Post‑app usage (volume) growth:

  • Within a week of its late‑2022 launch, ChatGPT was handling on the order of 10 million queries per day. (digitalinformationworld.com)
  • By December 2024, OpenAI said ChatGPT was already processing over 1 billion messages per day, a ≥100× jump versus those early levels. (theverge.com)
  • In July 2025, OpenAI disclosed that ChatGPT now handles about 2.5 billion prompts every day, a 150% increase over late‑2024 usage. (timesofindia.indiatimes.com) That is clearly well over a 10× increase in usage volume compared with the pre‑app era.

Role of the mobile app:

  • The official iOS app launched in the US on May 18, 2023, and expanded to dozens of countries and then 152+ countries by early June; Android followed in August 2023. (iqiglobal.com)
  • Since then, the app has become a central access point: by mid‑2025 it had hundreds of millions of monthly active mobile users and, in 2025 alone, an estimated 300M+–400M+ additional downloads, with total installs approaching 700M. (statista.com) This mobile reach plausibly underpins much of the jump in both user count and query volume.

Putting this together:

  • User count has increased by around 7–8× versus the pre‑app 100M‑user baseline—not literally 10×, but close to the “roughly an order of magnitude” framing.
  • Usage volume has jumped far beyond 10×, from millions of daily queries in early 2023 to billions per day by mid‑2025.
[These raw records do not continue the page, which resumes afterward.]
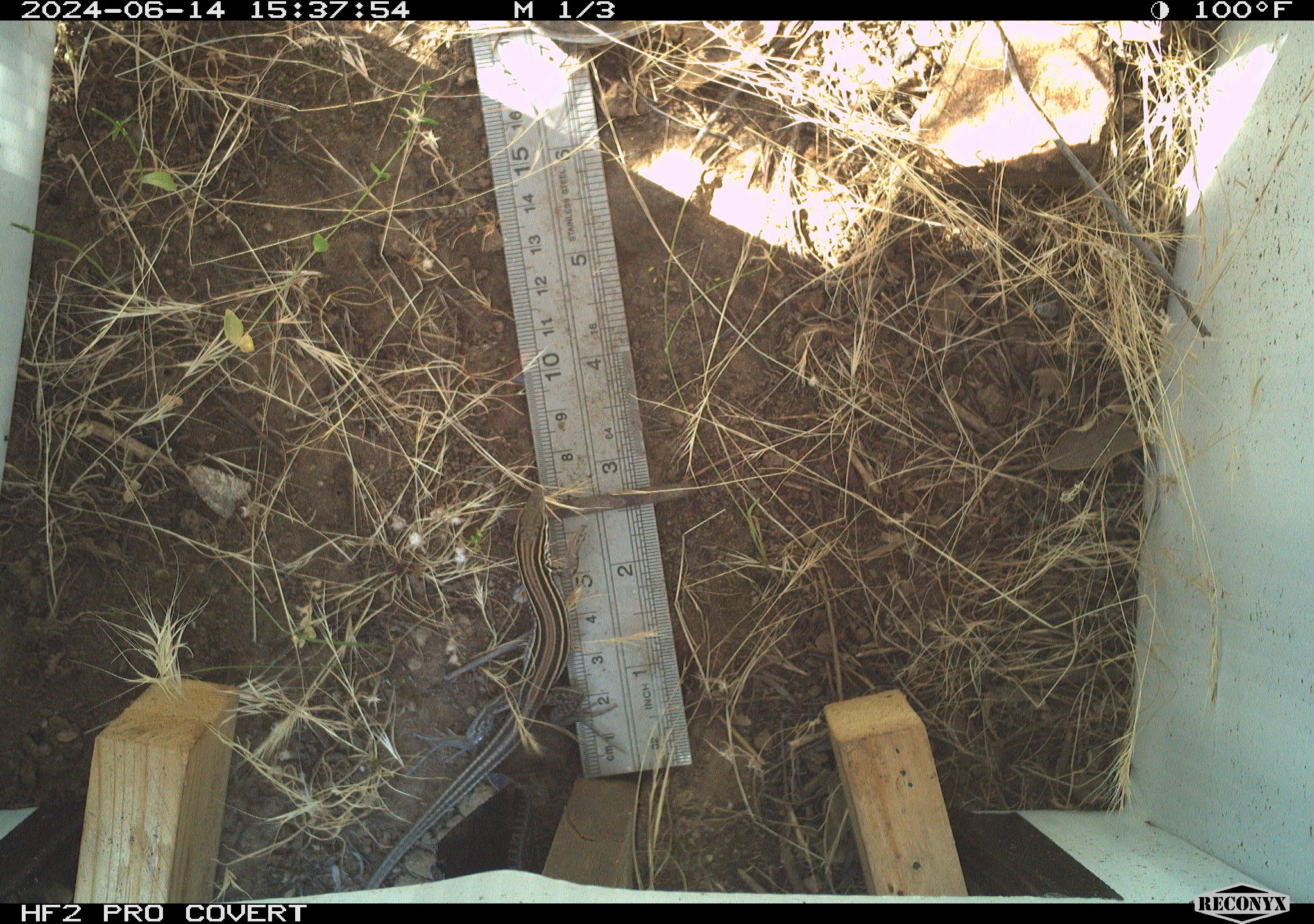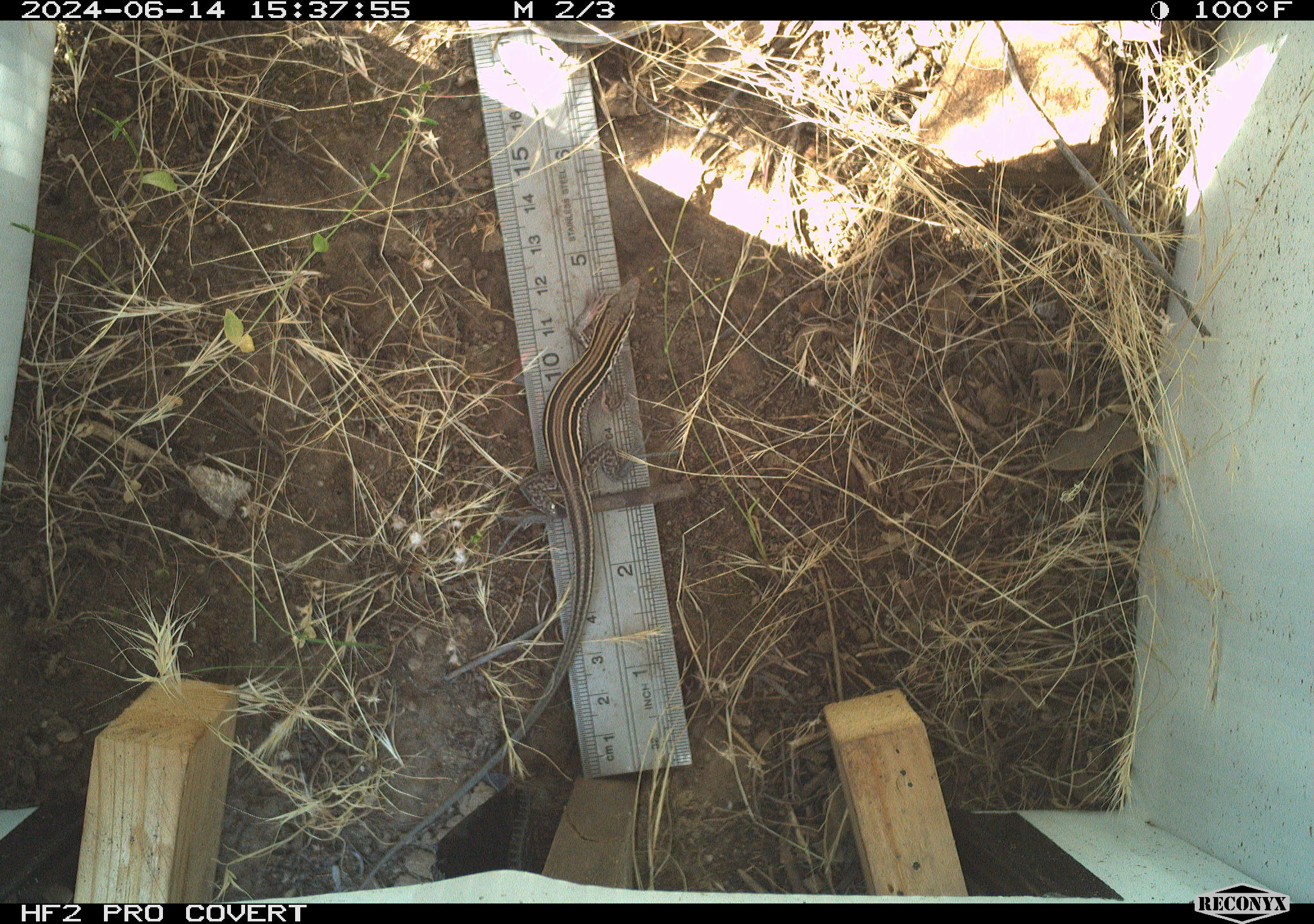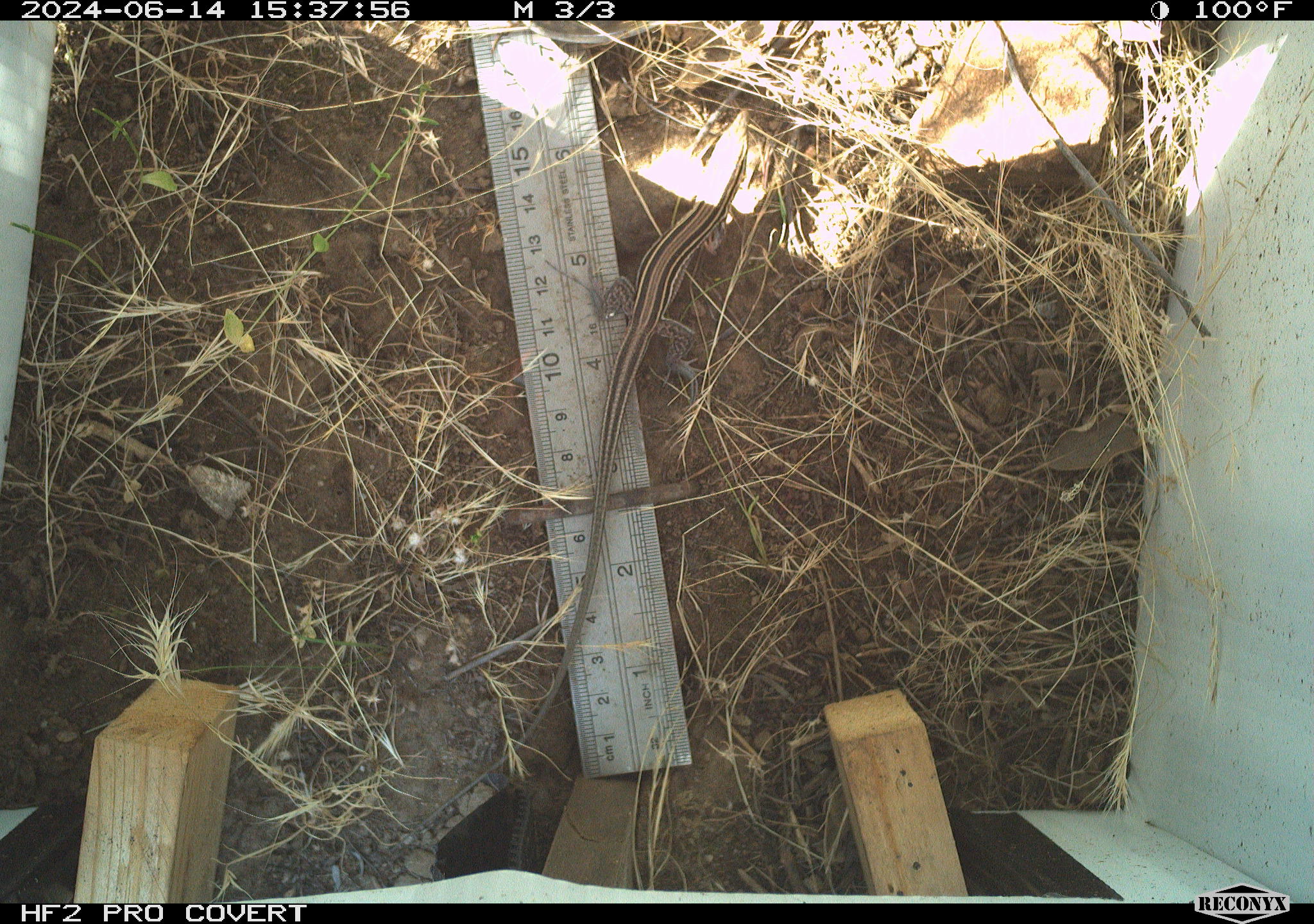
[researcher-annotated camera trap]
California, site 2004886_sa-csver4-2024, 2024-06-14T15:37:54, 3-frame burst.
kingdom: Animalia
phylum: Chordata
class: Reptilia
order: Squamata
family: Teiidae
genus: Aspidoscelis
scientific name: Aspidoscelis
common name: whiptail lizards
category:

Given that his claim was qualitative (“game over… going to 10x the number of users and 10x the amount of usage”), and that both users and especially usage did, in fact, grow on roughly that scale after the official app rollout and broad availability, the fairest assessment is that the prediction was basically right in substance, even if the current user count falls somewhat short of an exact 10×.